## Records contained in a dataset
***
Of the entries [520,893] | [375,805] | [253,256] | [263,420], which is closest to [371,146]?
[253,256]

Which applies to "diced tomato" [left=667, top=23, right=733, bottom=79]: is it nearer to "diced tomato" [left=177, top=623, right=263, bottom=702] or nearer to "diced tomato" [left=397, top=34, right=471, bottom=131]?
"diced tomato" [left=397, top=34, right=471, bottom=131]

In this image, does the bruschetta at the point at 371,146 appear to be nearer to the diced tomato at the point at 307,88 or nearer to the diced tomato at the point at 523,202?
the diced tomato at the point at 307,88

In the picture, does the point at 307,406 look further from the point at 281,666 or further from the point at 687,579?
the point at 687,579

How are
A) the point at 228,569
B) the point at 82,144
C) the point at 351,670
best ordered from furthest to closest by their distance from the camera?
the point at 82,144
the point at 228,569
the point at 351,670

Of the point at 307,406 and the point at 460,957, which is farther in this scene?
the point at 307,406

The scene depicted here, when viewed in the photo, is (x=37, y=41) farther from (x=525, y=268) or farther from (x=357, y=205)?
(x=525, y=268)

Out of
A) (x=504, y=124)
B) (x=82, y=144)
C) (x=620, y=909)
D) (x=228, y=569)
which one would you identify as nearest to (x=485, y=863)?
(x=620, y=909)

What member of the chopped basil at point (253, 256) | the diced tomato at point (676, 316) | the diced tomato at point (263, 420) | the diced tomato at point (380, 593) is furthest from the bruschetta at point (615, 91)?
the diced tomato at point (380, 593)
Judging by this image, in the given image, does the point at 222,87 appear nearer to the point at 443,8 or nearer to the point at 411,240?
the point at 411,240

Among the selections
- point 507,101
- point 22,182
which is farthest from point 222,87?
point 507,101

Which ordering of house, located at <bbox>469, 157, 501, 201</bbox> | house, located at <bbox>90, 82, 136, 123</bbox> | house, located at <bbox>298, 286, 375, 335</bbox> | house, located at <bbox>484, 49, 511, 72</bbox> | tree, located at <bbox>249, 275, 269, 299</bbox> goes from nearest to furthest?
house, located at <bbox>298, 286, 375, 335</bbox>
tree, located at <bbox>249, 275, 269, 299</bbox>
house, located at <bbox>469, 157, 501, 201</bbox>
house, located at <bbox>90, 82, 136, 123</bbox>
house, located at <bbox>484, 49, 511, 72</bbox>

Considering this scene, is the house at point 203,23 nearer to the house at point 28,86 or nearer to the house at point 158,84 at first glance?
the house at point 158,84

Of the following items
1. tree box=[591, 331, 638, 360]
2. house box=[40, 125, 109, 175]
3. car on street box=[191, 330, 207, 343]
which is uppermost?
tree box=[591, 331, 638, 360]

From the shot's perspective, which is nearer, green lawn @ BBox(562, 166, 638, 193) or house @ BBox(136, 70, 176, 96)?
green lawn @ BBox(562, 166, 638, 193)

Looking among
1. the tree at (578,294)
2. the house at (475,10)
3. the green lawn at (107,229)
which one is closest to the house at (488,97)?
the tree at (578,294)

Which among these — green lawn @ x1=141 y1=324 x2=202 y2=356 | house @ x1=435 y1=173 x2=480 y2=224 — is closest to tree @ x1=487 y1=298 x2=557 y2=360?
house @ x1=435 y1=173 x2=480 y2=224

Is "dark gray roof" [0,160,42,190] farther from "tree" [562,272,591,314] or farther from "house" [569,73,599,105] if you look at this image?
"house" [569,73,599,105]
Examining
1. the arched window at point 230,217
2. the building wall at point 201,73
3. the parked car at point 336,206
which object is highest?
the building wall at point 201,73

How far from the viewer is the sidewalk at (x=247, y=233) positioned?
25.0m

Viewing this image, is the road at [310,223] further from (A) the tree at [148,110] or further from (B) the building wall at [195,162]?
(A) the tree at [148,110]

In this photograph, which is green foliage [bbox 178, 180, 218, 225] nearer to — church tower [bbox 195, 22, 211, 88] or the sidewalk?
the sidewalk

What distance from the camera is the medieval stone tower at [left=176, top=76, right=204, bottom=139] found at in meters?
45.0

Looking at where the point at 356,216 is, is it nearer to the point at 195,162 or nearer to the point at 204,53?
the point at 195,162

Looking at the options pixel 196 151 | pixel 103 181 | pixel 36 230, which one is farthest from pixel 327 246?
***
Copy out exactly the lines running from the line with "Looking among" to the end of the records, inclusive.

Looking among
1. the tree at (578,294)
2. the house at (475,10)
3. the green lawn at (107,229)
which one is closest to the house at (488,97)?
the tree at (578,294)

Which among these — green lawn @ x1=141 y1=324 x2=202 y2=356 | house @ x1=435 y1=173 x2=480 y2=224 — is closest to tree @ x1=487 y1=298 x2=557 y2=360?
house @ x1=435 y1=173 x2=480 y2=224

Is "dark gray roof" [0,160,42,190] farther from "tree" [562,272,591,314] or farther from "house" [569,73,599,105] if you look at this image?
"house" [569,73,599,105]
Examining
1. the arched window at point 230,217
2. the building wall at point 201,73
3. the parked car at point 336,206
which object is highest?
the building wall at point 201,73

How far from the viewer is the sidewalk at (x=247, y=233) positioned?
25.0m

Viewing this image, is the road at [310,223] further from (A) the tree at [148,110] or further from (B) the building wall at [195,162]?
(A) the tree at [148,110]

In this photograph, which is green foliage [bbox 178, 180, 218, 225] nearer to — church tower [bbox 195, 22, 211, 88] or the sidewalk?
the sidewalk

What distance from the camera is the medieval stone tower at [left=176, top=76, right=204, bottom=139] found at in meters?
45.0

Looking at where the point at 356,216 is, is it nearer to the point at 195,162 or nearer to the point at 204,53?
the point at 195,162

Looking at the options pixel 196 151 | pixel 103 181 | pixel 36 230, which one is farthest from pixel 327 246?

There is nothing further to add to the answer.